Wisdom is love. Xochipilli dwells in the world of love, music and beauty. His face rosy as the dawn and his blonde hair give him an ineffable and sublime infantile presence. Art is the positive expression of the mind. Intellect is the negative expression of the mind. All Adepts have cultivated the Fine Arts.

We can invoke Xochipilli on Fridays from 10:00 p.m. to Saturdays at 2:00 a.m. He makes the ‘Wheel of Retribution spin in favor of those who ask him and who also deserve it. Yet, he profits for every service, because he cannot violate the Law.

In the interior of the Temple of the Sun, the Ocelot Knights and the Cuauhtli Knights celebrated another ceremony on the first Thursday with the new moon; they attired themselves with helmets made with the shape of tiger and eagle heads, all of them wore on their necks tufts made with feathers of quetzalli, a symbol of the fight that they have to sustain against evil on the earth; they also held on one of their hands a bunch of roses and on the other a mace covered with tiger skin and eagle feathers, a symbol of power; they also had bracelets on their wrists and armors on their calves. There were dances and ritualistic chants in this ceremony, and one of the Tlamatinime (mirror honored in itself, an organ of contemplation, concentrate vision of the world of things) finished the ceremony with the following prayer:

“Lord from whom we live, owner of the ‘near’ and of the faraway,’ we give you thanks with happiness for our Lord Quetzalcoatl, who with the sacrifice of his blood and his penance made your life enter us. Make us strong as he is, make us happy as he is, and make us just as he is.”

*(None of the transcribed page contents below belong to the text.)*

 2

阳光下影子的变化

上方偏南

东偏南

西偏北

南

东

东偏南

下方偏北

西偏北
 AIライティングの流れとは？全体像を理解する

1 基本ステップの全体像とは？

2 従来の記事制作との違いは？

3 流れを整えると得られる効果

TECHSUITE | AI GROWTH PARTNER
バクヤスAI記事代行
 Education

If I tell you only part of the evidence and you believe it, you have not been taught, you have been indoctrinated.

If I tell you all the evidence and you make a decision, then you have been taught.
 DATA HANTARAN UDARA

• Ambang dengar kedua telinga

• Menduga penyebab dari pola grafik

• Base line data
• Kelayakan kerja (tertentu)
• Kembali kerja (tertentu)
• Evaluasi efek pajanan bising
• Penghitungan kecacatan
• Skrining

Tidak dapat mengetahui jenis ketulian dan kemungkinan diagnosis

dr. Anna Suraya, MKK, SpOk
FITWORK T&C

“Let it be” was uttered by everybody in chorus.

Practice

Each Thursday, after a prayer (whichever you might be familiar with) to God and to the Masters, you must start the study of the chapter that corresponds to that particular week. After you finish with the former study, sit down comfortably on a chair; this chair must be the one which you commonly use in your Sanctum Sanctorum of your home and the one which you must not use for other purposes. Relax your whole body, let your mind go blank for a few minutes and become totally quiet. After you have achieved it, expand your consciousness from within to without; see from within how your consciousness expands upward, downward, sideward, always around your body. See with your consciousness the color of your shirt, of your scarf of your suit, and of your shoes. Be aware that your body is relaxed and in an esthetic position. Observe how your room is arranged, your furniture, pictures; you must identify everything before embracing the streets of the whole city where you live; identify them, feel how the vehicles run, and likewise, expand and expand more and more your consciousness until it embraces the whole Earth. Afterwards, embrace the space without limits where the suns and sidereal worlds move.

This exercise must endure one hour and must be performed for thirty days with the exception of Sundays.